I HAVE been asking a lot of folks for these last two years, particularly this last year. I know that. I own my frailty and overwrought-ness. I know I have been sick and sad and needy ~ it’s been the depression’s largest thorn in everyone’s side and my neediness has been making me crazy, too. Yet, despite my horrible suicidal depression, I’ve given this family everything I could. This fucking passive-aggressive family!!! It is so unfair to just write me off like this, to take my son away from me, to discount all of the good things that I have brought to the kitchen table. They’ve been all sitting together passing judgment on me, creating artificial diagnoses about me with a self-righteousness that is disgusting beyond measure for the last year. THE LAST YEAR! Thanks so fucking much for all of the false support. No matter where this horrible month leads us, to a new end or a new beginning, I will never make the same mistake again and call these people my family. “Mom” and “Dad” my ass.

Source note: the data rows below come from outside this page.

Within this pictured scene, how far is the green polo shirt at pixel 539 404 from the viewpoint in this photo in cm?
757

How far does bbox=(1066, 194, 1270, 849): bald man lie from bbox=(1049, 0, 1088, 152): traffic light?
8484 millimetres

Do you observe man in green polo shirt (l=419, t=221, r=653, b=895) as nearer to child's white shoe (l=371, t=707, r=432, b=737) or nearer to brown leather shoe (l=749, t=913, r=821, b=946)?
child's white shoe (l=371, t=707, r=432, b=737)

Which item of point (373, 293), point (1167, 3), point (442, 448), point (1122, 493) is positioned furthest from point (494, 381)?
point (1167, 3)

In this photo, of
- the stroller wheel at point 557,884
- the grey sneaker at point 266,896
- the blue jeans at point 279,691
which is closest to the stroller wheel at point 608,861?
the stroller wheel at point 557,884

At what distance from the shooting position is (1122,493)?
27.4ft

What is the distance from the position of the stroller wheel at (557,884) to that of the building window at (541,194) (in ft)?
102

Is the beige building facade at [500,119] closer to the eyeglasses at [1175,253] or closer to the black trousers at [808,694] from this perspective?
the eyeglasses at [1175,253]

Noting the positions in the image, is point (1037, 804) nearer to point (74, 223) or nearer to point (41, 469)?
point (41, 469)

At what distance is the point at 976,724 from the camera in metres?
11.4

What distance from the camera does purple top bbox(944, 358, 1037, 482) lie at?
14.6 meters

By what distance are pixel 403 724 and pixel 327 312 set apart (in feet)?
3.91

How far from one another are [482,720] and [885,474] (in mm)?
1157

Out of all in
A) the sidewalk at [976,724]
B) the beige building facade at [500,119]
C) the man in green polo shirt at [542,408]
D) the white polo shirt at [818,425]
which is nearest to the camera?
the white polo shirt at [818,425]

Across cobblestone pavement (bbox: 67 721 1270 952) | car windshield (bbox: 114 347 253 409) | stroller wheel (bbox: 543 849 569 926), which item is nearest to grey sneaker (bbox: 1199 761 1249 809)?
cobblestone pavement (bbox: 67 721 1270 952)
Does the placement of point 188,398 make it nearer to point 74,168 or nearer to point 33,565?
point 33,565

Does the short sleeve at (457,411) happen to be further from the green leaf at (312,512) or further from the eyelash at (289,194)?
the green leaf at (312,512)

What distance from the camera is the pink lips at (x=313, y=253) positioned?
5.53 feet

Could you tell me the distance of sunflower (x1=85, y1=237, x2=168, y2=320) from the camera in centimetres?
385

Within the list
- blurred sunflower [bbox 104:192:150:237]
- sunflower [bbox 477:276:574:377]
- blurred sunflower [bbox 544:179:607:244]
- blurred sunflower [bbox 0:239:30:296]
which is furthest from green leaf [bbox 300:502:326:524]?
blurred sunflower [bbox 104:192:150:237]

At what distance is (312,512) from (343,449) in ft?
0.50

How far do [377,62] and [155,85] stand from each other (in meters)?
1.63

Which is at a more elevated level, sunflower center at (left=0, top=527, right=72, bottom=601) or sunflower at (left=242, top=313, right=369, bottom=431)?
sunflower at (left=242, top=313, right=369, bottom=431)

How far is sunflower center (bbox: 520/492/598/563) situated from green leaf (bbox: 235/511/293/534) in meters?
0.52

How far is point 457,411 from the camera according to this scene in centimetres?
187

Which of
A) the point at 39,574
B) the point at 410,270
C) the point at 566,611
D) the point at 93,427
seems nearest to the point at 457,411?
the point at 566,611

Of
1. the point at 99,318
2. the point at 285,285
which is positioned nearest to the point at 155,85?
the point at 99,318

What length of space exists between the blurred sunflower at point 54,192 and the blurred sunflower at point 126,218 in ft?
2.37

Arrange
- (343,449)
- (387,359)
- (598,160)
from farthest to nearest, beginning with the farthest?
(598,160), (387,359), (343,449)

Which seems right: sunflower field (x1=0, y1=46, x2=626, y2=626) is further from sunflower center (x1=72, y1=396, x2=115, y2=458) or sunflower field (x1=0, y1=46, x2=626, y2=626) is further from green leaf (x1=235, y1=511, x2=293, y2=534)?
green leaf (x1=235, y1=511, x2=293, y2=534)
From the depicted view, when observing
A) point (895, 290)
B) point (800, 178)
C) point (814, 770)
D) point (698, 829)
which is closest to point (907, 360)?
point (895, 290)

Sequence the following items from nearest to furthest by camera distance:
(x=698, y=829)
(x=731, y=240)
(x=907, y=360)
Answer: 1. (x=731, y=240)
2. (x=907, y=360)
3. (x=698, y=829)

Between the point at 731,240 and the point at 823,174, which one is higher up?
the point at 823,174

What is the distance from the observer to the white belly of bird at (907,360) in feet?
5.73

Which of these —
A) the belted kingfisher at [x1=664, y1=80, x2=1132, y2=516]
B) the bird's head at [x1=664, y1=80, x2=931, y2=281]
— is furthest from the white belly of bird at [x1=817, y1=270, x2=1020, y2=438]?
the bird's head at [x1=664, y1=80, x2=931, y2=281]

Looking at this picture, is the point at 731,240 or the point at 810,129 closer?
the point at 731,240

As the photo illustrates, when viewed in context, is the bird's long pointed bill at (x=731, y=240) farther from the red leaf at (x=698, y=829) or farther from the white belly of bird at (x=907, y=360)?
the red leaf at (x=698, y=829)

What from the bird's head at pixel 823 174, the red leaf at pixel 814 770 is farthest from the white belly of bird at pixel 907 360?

Bowser asked me about what Dr. Mean Old Lady thought about his family’s intuitive diagnosis that I have Borderline Personality Disorder (BPD). So I told him that neither Dr. Mean Old Lady, nor our primary care physician think the diagnosis is applicable. Dr. Mean Old Lady is going to confer with the psychologist at Partial (I find out tomorrow if I get in) and decide at that point if I have BPD, Bipolar Disorder, or Major Depressive Disorder. I told him that my own research into BPD doesn’t match up either. The shoe just doesn’t fit. It might fit Cinderella, but I’m the Ugly Step-sister and the shoe isn’t fitting no matter how hard I try. Of course, he didn’t buy it because it’s not what he wants to hear. He wants to hear that I have BPD and am therefore hopelessly incurable so he can feel better about himself and his victim status.
He is punishing me for what I did and he wants me to think about it ~ about what price I should pay because I fucked him and his family over so royally.
I want to know a few things from him, which I’ll ask at our next confrontation:
- How much punishment does he think I deserve?
- Why didn’t he tell me he was so miserable before my psychotic break so that we could try to work on our marriage with counseling perhaps?
- If, on the extremely off chance, I have BPD what good/bad would such a diagnosis prove to or mean for him?
I did ask him what he needed from me right now. His response:
- Space – because he’s still angry and doesn’t know when/if he will stop being angry.
- Time – to think.
- Personal boundaries – to not be pushed for answers.
Well, I’m already doing all of those things, so it won’t be hard to continue. All I can do is hope and plan for a better future for myself and straighten up and fly right.
I can hope that Bowser remembers the profound love we have had for each other over the years through the good times and the bad and the commitment of our marriage vows. I can hope that he remembers the sunny days in our relationship far outweigh the stormy ones. I can hope that this, too, shall pass and that we will be stronger for it.
I love him so much. I wish I had been able to express that better over the last few years, but I’ve lost that time and need to work on making my positive emotional actions speak loudly in the Here and Now. I will give and do anything to make this right and earn back his trust. His pain and anger and confusion are my entire fault. My past stupid psychotic choices are going to require some very smart, careful, and compassionate future choices if I have any chance at all to facilitate his healing process.







I almost posted a comment trying to help, to soothe, before realizing that I can't possibly go back in the past! What would you say to someone who wrote this, if you didn't know who it was? Or, what would you say to yourself seven years ago?